Microlearning reinforcement is another powerful lever. Short, focused follow-up modules- delivered via email, SMS, or mobile app in the days and weeks after training- help combat the forgetting curve by prompting retrieval practice at spaced intervals. Research from Dr. Will Thalheimer's work on spaced learning shows that even brief reinforcement activities (90 seconds or less) can significantly improve long-term retention when timed strategically.

👉 Learn more: The Top 11 Types of Microlearning For Your Employees

Performance support tools keep knowledge accessible at the moment of need. Job aids, quick reference guides, searchable knowledge bases, and embedded digital performance support can bridge the gap between what employees learned in training and what they need to do when they're on the clock. These aren't replacements for training, they're accelerants that reduce the cognitive load of applying new skills in real situations.

👉 Discover more: The Future of Digital Performance Support For Employees

Step 5: Tie Training to Business Outcomes- And Talk About It

L&D teams often do excellent work that goes unnoticed because they don't connect their work to language that resonates with business leaders.

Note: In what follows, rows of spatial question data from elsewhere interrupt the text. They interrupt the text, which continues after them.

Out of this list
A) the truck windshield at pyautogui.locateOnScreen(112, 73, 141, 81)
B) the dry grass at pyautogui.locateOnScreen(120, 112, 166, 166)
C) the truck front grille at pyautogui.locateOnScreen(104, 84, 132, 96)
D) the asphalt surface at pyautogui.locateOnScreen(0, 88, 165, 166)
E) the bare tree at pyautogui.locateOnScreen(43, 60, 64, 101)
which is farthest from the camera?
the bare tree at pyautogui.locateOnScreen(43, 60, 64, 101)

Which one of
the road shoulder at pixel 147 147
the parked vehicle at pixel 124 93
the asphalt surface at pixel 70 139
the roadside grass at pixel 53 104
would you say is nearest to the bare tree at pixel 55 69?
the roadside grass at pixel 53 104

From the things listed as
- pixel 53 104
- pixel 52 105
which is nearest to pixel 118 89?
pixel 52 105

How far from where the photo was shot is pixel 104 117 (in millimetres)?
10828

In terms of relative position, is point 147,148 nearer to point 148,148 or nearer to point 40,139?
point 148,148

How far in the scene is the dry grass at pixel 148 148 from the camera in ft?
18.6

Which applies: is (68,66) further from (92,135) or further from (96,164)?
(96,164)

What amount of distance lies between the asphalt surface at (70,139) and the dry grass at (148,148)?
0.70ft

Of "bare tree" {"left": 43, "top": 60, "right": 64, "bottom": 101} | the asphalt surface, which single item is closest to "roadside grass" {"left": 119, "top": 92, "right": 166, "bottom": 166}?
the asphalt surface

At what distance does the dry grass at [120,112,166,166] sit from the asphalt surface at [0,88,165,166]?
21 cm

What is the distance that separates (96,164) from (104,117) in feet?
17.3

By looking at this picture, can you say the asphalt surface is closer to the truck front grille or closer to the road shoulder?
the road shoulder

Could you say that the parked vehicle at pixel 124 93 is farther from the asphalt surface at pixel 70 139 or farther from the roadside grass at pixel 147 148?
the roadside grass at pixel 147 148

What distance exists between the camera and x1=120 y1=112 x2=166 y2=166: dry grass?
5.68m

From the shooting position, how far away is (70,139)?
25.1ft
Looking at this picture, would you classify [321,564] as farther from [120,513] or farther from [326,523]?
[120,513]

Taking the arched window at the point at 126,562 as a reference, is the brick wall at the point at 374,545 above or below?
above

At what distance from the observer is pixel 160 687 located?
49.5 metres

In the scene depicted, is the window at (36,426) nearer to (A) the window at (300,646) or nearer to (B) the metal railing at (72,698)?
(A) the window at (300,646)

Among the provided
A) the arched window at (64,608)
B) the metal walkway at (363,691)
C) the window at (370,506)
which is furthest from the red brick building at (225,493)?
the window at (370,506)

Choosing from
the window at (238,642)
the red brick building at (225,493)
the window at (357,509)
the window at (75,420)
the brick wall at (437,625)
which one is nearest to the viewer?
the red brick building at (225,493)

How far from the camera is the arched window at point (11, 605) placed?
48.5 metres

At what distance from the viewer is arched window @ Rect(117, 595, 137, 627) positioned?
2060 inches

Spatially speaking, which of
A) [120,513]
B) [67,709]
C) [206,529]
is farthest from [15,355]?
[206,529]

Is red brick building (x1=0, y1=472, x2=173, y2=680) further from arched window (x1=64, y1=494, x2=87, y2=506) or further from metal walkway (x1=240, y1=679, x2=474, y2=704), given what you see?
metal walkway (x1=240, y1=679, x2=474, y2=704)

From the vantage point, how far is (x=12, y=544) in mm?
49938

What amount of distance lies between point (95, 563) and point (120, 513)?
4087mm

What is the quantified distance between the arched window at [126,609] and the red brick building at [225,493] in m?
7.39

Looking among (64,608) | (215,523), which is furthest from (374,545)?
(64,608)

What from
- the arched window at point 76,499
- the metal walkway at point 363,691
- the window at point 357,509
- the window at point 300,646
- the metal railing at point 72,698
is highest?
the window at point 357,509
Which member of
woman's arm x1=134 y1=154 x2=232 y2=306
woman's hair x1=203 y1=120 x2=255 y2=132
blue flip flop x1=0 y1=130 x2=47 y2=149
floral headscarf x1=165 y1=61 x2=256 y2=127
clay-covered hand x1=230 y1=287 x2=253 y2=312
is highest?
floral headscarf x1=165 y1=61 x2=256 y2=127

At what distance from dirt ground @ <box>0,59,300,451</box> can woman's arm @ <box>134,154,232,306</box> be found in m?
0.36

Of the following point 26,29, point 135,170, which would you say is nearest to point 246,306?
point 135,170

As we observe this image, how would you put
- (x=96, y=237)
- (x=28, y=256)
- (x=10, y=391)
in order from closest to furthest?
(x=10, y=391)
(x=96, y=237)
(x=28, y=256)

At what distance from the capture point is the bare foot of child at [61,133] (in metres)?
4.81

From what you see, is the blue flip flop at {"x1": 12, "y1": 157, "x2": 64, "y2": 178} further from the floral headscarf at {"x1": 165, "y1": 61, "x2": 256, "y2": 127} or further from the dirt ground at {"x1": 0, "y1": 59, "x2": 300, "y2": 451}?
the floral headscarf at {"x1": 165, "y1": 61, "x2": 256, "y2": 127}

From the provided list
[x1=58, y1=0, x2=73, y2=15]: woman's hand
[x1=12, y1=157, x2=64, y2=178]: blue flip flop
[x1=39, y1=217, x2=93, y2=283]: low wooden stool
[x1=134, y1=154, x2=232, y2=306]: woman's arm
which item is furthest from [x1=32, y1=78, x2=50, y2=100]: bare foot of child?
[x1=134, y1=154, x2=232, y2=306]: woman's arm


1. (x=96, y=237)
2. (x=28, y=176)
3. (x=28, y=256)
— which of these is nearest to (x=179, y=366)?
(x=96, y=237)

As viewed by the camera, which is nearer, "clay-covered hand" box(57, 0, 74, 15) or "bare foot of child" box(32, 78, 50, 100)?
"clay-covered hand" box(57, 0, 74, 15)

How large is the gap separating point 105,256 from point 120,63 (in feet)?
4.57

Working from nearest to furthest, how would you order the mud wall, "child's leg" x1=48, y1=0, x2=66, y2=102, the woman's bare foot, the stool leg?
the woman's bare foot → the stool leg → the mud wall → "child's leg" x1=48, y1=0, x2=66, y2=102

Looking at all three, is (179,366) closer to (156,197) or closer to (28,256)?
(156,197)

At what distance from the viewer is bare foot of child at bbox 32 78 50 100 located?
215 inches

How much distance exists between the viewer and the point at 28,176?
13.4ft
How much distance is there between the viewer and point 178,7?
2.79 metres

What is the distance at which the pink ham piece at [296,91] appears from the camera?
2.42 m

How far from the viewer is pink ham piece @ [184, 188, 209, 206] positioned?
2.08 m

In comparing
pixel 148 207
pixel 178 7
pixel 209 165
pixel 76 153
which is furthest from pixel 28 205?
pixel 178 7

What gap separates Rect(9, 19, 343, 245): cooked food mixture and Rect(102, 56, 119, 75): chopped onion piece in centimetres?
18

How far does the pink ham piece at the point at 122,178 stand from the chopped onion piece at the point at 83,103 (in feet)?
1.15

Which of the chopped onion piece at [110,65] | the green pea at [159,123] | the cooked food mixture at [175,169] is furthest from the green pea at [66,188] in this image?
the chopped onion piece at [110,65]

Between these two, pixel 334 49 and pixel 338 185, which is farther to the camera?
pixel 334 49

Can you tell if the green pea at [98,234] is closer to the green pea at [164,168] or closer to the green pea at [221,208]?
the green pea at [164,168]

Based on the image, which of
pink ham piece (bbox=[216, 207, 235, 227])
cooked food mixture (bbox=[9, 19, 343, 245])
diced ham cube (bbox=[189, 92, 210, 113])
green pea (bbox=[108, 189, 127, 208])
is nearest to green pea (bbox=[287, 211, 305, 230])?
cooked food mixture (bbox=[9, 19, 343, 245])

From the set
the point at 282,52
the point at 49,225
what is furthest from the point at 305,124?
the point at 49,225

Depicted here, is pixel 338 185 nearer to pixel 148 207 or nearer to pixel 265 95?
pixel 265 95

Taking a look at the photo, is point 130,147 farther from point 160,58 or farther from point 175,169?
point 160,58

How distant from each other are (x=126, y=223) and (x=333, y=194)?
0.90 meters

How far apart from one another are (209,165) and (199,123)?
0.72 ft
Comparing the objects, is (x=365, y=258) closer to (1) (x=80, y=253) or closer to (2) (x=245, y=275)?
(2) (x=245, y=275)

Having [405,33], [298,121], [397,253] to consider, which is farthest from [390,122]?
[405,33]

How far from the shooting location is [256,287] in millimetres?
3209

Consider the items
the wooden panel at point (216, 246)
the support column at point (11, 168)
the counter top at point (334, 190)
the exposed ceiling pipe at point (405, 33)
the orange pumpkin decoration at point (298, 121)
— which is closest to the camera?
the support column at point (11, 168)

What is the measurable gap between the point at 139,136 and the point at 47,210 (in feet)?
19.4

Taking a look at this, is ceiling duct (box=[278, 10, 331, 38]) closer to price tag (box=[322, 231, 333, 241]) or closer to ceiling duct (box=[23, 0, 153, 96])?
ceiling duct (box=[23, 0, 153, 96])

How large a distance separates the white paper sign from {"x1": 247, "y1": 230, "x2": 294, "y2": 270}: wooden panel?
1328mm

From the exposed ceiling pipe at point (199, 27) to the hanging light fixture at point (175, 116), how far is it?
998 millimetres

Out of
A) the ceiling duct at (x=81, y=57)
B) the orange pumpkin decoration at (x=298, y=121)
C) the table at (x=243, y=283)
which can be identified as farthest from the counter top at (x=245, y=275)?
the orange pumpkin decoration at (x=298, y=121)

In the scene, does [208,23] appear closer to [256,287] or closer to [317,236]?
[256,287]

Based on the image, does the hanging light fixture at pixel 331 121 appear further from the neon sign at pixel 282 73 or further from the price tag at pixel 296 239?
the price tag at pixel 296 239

If your L&D report to senior leadership says "we delivered 12,000 learning hours this quarter," you've described activity. If it says "our onboarding program redesign reduced time-to-productivity by three weeks, which equates to approximately $420,000 in recovered productivity for new hires," you've described impact.

This shift isn't about overselling effective training. It's about doing the work to establish the connection between what L&D does and what the organization needs, and communicating that connection clearly.

Here's a practical approach:

Start with business metrics your leaders already care about. Don't invent new metrics for L&D. Ask your operational partners what they're already measuring. Customer satisfaction scores, error rates, sales cycle length, voluntary turnover, time-to-productivity for new hires, and compliance incident rates. These are the numbers your leadership team uses to run the business. Find the training programs that should logically influence these numbers, and build your measurement strategy around them.

Establish baselines before training launches. You can't prove improvement if you didn't measure the starting point. For every training initiative tied to a business metric, capture the current-state data before training begins. This requires planning and coordination with operational partners, but it's essential if you want Level 4 measurement data.

Use control or comparison groups where possible. If you're rolling out training in phases across regions or teams, this creates a natural opportunity to compare outcomes between trained and not-yet-trained groups, which is the closest thing to a controlled experiment most L&D teams will have access to.

Report results, not just activities. In your next L&D business review, try leading with outcomes instead of outputs. What changed because of training? What problems did your team help solve? What's the evidence? This kind of conversation positions L&D as a strategic partner rather than a service provider, and it's the conversation that protects your budget when times get tight.

The Bottom Line: Training That Sticks

Building training that actually works, and proving it, requires more than great content. It requires:

  • Starting with a clear, shared definition of success tied to real business problems
  • Measuring at multiple levels, not just completion and satisfaction
  • Designing for transfer using evidence-based principles like spaced practice, retrieval, and scenario-based learning
  • Investing in reinforcement that extends beyond the training event itself- especially through manager involvement
  • Connecting L&D results to the metrics your organization already cares about, and telling that story clearly

None of this is simple. But it's absolutely achievable, and the organizations that do it well have a significant competitive advantage. Their employees don't just complete training, they come out the other side more capable, more confident, and more connected to the work they're doing.

The goal isn't a great completion rate. The goal is a workforce that can actually do what the training was designed to teach.